Os mitos, como o da licantropia (explorado por Carpentier em El reino, com

a figura de Mackandal) e o do zumbi, ambos alimentados pelo vodu e relacionados

às metamorfoses, ao mundo dos mortos e ao renascimento, também são

valorizados no conceito de realismo maravilhoso dos haitianos. O mito da

licantropia, como observa Eurídice Figueiredo, continuou a ser difundido no Haiti e

nas outras ilhas francófonas do Caribe (FIGUEIREDO, 2006, p. 411), a ponto de

serem facilmente encontrados personagens feiticeiros que se transformam em

pássaros, por exemplo, a partir da década de 1950.

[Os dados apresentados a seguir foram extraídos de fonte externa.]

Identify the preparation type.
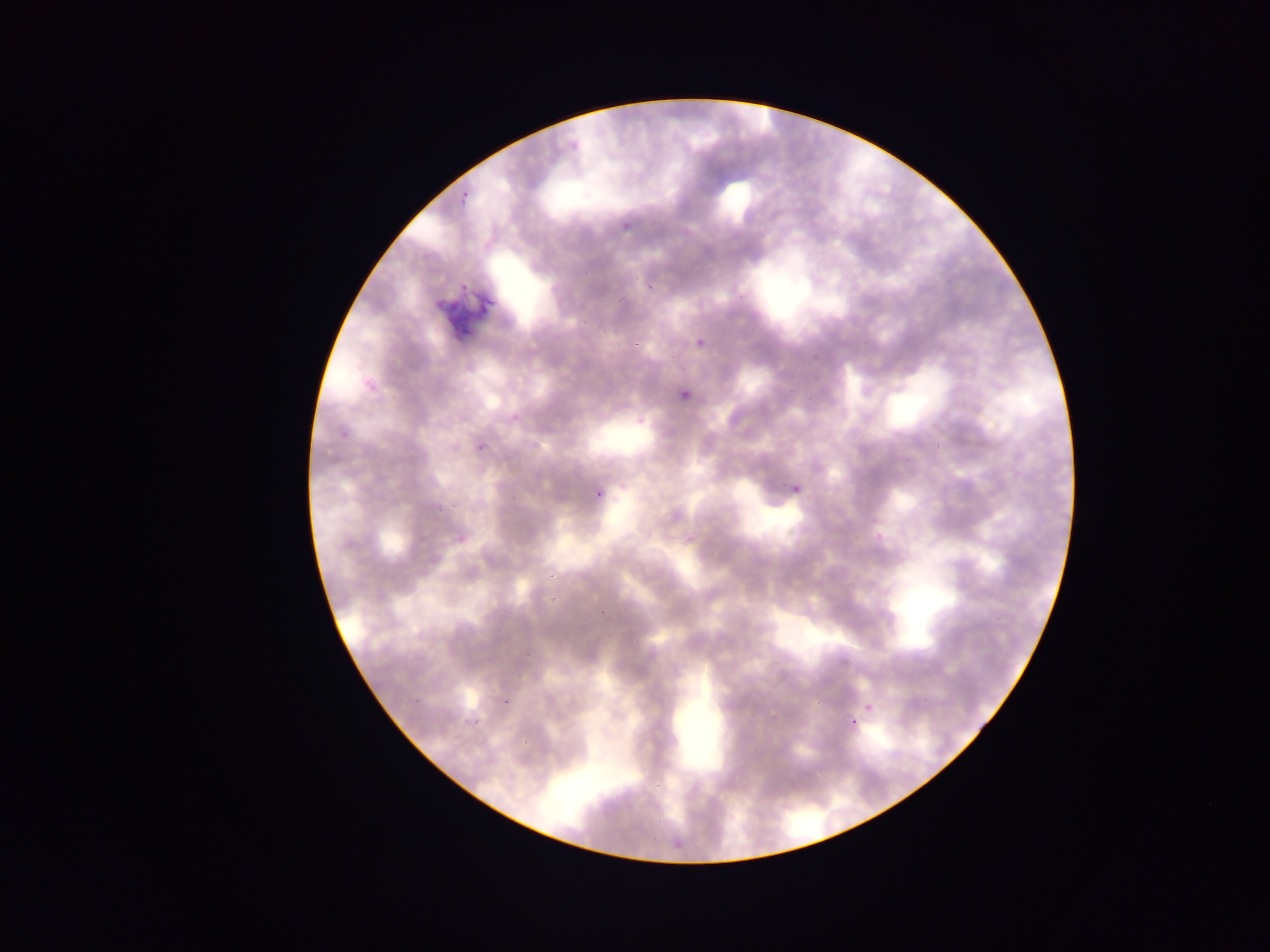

O mito do zumbi, assim como o transe e seus efeitos no vodu, também

provoca inquietações no Ocidente e imprime uma identidade ou uma opacidade

especial ao Haiti e ao Caribe. Os escritores haitianos, tanto os que vivem na ilha,

quanto os da diáspora (FIGUEIREDO, 2006, p. 409) exploram este mito em suas

obras durante a ditadura dos Duvalier (1957-1971) e de seu filho (1971-1986).

Tendo sua voz apagada, eles resistiram através da literatura, denunciando a

perseguição política a partir do processo de zumbificação, ou seja, processo em

que uma pessoa ingere uma mistura preparada por um pai de santo e fica em

estado de catalepsia. Em seguida, sem sinais vitais aparentes, ela é enterrada

como um defunto qualquer, com todas as cerimônias que o ritual exige, mas é

desenterrada à noite, pelo pai de santo que cumpre a última parte da encomenda,

entregando-a ao mandante do serviço. A finalização do processo resulta na

transformação da pessoa em zumbi, um morto vivo que passa a obedecer àquele

mandante, incondicionalmente. O processo só pode ser revertido, segundo os

estudiosos, se o zumbi comer sal puro ou como ingrediente de alguma comida.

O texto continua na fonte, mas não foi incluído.